> PASSAGE SHOWN
·····

Marriage is not a game... And its certainly nothing like those idiotic Ekta Kapoor shows ... Indian culture makes marriage out to be very trivial with a vascade to make it look sacred...
Every such arranged marriage(with very few exceptions) I have seen has failed miserably...
Marriage has become so completely artificial, it has begun to sicken me...
DO NOT, I REPEAT, DO NOT marry this girl unless U R SURE... FORGET UR PARENTS, FORGET UR CULTURE, THIS IS UR LIFE! Marriage is a life changing decision, 2 months gives u absolutely no basis to even contemplate marriage...
Offcourse u can go ahead and listen to everybody else but urself and get married, but theres a better chance u ll end up settling for less then what u deserve then there is of u being completely happy, and trust me, this decision is one u dont want to regret. It not only effects u, this girl, ur family, her family but it will effect ur kids aswell (if u r unsure abt this)....
THINK about this ... Please...
And yes my parents were the same as urs .... I ve already told them what I want to do in life regarding sex and marriage... They had to change their views... They realized, this isnt their life, this is my life, and I call the shots...
If ur parents love u, they will understand...
PS. I know what ur username means ... :p
md3sign
10-31-2006, 11:44 AM
I didn't read the rest after you saying you've been seeing her for 2 months .. not even dating.

·····

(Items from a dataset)

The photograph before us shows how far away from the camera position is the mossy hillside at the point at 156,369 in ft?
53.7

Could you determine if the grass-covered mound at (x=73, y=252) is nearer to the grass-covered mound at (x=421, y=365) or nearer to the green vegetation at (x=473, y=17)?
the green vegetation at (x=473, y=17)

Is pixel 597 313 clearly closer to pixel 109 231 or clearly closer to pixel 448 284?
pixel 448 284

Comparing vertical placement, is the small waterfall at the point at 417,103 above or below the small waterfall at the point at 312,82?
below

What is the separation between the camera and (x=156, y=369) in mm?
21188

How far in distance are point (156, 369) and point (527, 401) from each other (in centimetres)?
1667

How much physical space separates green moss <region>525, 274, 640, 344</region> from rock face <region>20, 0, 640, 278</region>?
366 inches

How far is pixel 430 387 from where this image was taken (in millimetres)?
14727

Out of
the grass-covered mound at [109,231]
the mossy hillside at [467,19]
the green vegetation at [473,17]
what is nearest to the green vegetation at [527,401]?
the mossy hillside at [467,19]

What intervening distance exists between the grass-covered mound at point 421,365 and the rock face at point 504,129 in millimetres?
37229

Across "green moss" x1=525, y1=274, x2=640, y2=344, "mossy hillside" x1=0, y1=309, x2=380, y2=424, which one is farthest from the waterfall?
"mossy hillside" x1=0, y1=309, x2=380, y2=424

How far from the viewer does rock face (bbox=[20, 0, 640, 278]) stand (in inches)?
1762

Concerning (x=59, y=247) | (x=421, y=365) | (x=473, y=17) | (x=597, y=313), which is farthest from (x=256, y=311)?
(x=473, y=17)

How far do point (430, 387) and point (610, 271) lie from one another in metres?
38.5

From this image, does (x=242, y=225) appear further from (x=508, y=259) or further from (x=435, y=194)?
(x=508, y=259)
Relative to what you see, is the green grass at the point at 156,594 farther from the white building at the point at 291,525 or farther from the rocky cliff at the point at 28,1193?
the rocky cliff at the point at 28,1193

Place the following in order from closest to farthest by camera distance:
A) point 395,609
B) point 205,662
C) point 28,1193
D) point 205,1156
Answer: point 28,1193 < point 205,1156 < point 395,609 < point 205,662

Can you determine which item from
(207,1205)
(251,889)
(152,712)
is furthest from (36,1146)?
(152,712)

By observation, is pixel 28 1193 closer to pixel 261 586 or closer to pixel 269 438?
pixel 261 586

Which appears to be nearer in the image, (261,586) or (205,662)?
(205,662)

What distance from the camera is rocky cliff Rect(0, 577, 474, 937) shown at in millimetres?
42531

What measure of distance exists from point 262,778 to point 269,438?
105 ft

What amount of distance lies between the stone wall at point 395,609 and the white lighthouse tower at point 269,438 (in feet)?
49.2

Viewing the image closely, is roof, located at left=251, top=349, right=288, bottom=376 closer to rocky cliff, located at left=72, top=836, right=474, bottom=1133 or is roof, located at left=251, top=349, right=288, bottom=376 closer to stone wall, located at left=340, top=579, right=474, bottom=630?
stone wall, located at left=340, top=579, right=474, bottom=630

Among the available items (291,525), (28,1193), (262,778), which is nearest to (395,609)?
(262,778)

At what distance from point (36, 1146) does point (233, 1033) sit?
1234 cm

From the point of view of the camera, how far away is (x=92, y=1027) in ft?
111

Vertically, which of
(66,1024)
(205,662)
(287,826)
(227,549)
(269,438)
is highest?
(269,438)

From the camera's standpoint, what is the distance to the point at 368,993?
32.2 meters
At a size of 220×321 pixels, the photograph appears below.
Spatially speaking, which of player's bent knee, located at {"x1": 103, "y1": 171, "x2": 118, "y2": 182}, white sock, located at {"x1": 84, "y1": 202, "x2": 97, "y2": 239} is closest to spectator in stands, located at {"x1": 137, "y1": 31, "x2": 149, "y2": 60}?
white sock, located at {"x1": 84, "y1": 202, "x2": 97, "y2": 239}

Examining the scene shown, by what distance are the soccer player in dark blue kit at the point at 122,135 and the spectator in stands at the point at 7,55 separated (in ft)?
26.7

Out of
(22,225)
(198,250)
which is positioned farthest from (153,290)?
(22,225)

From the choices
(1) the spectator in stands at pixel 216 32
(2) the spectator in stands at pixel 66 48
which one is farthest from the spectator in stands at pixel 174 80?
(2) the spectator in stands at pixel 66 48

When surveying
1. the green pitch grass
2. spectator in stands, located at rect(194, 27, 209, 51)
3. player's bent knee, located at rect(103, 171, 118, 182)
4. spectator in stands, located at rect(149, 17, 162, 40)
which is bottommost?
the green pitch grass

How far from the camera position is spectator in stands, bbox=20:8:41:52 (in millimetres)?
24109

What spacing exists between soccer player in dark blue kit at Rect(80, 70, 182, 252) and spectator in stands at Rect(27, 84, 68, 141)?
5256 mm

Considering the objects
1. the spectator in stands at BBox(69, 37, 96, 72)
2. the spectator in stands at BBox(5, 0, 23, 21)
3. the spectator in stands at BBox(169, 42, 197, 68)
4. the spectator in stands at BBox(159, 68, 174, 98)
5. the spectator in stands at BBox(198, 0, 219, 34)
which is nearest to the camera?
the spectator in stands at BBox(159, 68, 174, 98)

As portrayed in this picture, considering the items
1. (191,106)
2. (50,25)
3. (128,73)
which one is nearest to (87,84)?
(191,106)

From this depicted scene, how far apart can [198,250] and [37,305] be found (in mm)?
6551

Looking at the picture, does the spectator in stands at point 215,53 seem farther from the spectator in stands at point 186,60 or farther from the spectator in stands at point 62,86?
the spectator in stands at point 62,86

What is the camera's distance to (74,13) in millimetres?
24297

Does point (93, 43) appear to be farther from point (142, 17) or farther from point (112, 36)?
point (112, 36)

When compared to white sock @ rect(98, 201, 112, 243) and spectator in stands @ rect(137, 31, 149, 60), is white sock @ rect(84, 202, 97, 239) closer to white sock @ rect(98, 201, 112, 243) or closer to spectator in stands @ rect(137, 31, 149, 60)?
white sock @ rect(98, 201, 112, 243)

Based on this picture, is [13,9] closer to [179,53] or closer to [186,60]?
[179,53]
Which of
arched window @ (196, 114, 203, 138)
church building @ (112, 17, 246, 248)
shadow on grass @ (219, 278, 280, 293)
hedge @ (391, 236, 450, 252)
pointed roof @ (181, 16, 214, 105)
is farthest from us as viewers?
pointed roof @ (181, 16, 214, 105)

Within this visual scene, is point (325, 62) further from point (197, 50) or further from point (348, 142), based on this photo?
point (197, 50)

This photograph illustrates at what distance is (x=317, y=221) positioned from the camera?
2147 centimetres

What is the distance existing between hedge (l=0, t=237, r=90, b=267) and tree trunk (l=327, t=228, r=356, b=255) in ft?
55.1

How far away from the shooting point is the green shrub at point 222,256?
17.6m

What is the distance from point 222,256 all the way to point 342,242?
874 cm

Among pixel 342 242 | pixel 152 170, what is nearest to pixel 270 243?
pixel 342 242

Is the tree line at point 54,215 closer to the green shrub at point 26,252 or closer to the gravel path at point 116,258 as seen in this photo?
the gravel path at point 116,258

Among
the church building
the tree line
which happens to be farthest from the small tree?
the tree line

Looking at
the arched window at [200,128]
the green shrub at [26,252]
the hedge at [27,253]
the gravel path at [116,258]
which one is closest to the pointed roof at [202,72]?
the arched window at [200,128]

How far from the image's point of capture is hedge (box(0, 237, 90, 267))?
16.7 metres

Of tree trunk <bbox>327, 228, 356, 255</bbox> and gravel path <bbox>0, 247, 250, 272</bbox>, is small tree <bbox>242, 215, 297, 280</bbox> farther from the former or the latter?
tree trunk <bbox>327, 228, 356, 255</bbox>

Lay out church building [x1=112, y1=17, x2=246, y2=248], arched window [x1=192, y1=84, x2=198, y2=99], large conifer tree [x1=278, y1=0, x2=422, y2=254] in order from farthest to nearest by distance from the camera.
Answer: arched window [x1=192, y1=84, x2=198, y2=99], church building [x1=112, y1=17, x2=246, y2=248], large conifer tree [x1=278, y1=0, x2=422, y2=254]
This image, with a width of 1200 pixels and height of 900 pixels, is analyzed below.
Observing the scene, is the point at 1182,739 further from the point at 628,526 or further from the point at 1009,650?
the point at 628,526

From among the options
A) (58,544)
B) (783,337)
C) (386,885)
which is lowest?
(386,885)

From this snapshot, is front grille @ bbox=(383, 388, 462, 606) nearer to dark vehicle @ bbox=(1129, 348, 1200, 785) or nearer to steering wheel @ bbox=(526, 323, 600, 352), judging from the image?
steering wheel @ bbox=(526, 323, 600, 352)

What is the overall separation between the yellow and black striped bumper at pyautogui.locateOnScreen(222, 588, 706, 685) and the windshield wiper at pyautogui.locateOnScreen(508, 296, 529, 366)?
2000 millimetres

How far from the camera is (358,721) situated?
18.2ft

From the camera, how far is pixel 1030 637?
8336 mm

·····

> REQUIRED WORK
• 1. Transcribe the forum thread on marriage from "And yes my parents" down to "not even dating.".
• 2. In the forum thread on marriage, what length of time is said to give absolutely no basis to even contemplate marriage?
• 3. According to the forum thread on marriage, who will the marriage decision affect? List each one it names.

> EXERCISE RESULTS
• 1.
And yes my parents were the same as urs .... I ve already told them what I want to do in life regarding sex and marriage... They had to change their views... They realized, this isnt their life, this is my life, and I call the shots...
If ur parents love u, they will understand...
PS. I know what ur username means ... :p
md3sign
10-31-2006, 11:44 AM
I didn't read the rest after you saying you've been seeing her for 2 months .. not even dating.

• 2. 2 months

• 3.
- u
- this girl
- ur family
- her family
- ur kids